■ Data listing:

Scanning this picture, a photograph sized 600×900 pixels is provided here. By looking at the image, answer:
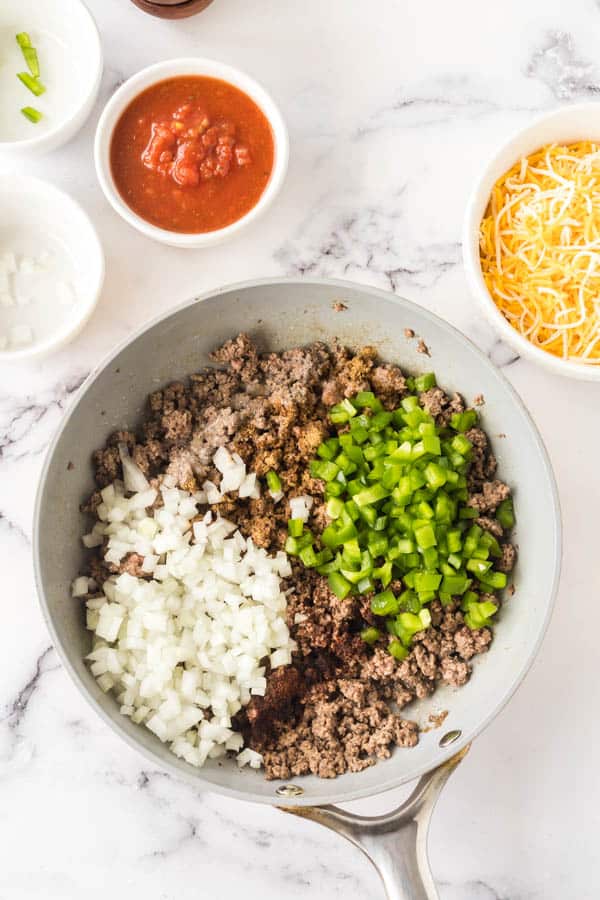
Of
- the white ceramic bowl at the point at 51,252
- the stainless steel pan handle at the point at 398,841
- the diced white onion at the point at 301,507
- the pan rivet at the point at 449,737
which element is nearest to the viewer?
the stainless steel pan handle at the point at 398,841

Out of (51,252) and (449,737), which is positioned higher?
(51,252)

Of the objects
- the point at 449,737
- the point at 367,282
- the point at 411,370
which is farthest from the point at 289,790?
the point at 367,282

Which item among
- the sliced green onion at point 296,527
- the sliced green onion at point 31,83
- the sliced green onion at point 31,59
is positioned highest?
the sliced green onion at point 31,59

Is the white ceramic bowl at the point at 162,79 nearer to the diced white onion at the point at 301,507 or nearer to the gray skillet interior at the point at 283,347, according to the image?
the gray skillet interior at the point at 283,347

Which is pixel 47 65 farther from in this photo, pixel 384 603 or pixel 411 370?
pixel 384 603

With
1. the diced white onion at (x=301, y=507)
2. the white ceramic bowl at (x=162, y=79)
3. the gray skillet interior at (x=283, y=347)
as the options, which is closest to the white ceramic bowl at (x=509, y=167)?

==

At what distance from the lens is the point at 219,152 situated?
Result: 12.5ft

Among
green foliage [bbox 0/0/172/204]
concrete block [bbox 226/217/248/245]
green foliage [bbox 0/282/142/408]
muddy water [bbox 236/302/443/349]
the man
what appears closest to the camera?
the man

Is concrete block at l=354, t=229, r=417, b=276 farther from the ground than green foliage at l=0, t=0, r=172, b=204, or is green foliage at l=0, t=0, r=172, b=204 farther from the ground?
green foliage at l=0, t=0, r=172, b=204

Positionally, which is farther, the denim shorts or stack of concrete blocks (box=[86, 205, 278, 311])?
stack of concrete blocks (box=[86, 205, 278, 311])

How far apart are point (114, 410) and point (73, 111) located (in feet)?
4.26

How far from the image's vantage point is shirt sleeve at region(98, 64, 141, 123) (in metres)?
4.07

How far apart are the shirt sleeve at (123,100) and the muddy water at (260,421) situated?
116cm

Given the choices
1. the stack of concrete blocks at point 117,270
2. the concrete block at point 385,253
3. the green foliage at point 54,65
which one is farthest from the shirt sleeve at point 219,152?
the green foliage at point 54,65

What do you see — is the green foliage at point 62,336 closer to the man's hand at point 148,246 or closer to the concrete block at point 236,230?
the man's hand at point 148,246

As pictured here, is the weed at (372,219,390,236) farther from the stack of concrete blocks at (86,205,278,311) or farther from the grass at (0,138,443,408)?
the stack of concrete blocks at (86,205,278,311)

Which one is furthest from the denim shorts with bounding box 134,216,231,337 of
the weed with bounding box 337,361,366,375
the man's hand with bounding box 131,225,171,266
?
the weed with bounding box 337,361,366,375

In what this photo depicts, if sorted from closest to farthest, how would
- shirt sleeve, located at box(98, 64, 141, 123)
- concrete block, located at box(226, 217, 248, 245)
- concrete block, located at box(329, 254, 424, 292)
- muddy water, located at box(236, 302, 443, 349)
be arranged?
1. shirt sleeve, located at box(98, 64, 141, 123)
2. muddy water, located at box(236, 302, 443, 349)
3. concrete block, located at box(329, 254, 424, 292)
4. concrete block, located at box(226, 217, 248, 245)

...

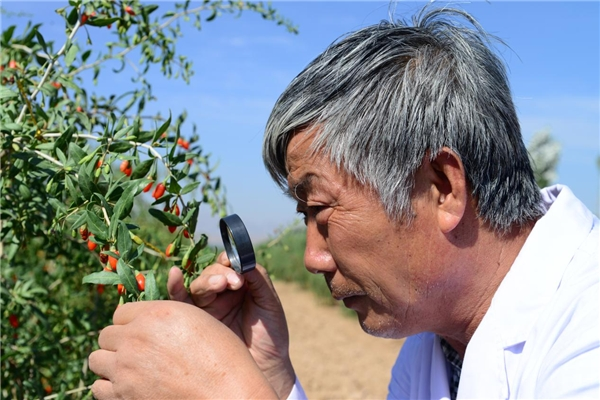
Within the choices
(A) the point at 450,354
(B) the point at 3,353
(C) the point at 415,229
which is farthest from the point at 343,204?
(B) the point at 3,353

■ Aim of the exercise:
Copy the data verbatim, from the line containing "Out of (51,252)" through the line containing "as the options, which", both included.

■ Written solution:
Out of (51,252) and (449,737), which is positioned higher?
(51,252)

Of the objects
- the point at 449,737
- the point at 367,282
- the point at 411,370
which is farthest from the point at 289,790?
the point at 367,282

Which item among
- the sliced green onion at point 296,527
- the sliced green onion at point 31,83
- the sliced green onion at point 31,59
is positioned highest?
the sliced green onion at point 31,59

Is the white ceramic bowl at the point at 162,79 nearer to the diced white onion at the point at 301,507 or nearer to the gray skillet interior at the point at 283,347, according to the image?
the gray skillet interior at the point at 283,347

Which is pixel 47 65 farther from in this photo, pixel 384 603 or pixel 411 370?
pixel 384 603

With
1. the diced white onion at (x=301, y=507)
2. the white ceramic bowl at (x=162, y=79)
3. the gray skillet interior at (x=283, y=347)
as the options, which is closest to the white ceramic bowl at (x=509, y=167)?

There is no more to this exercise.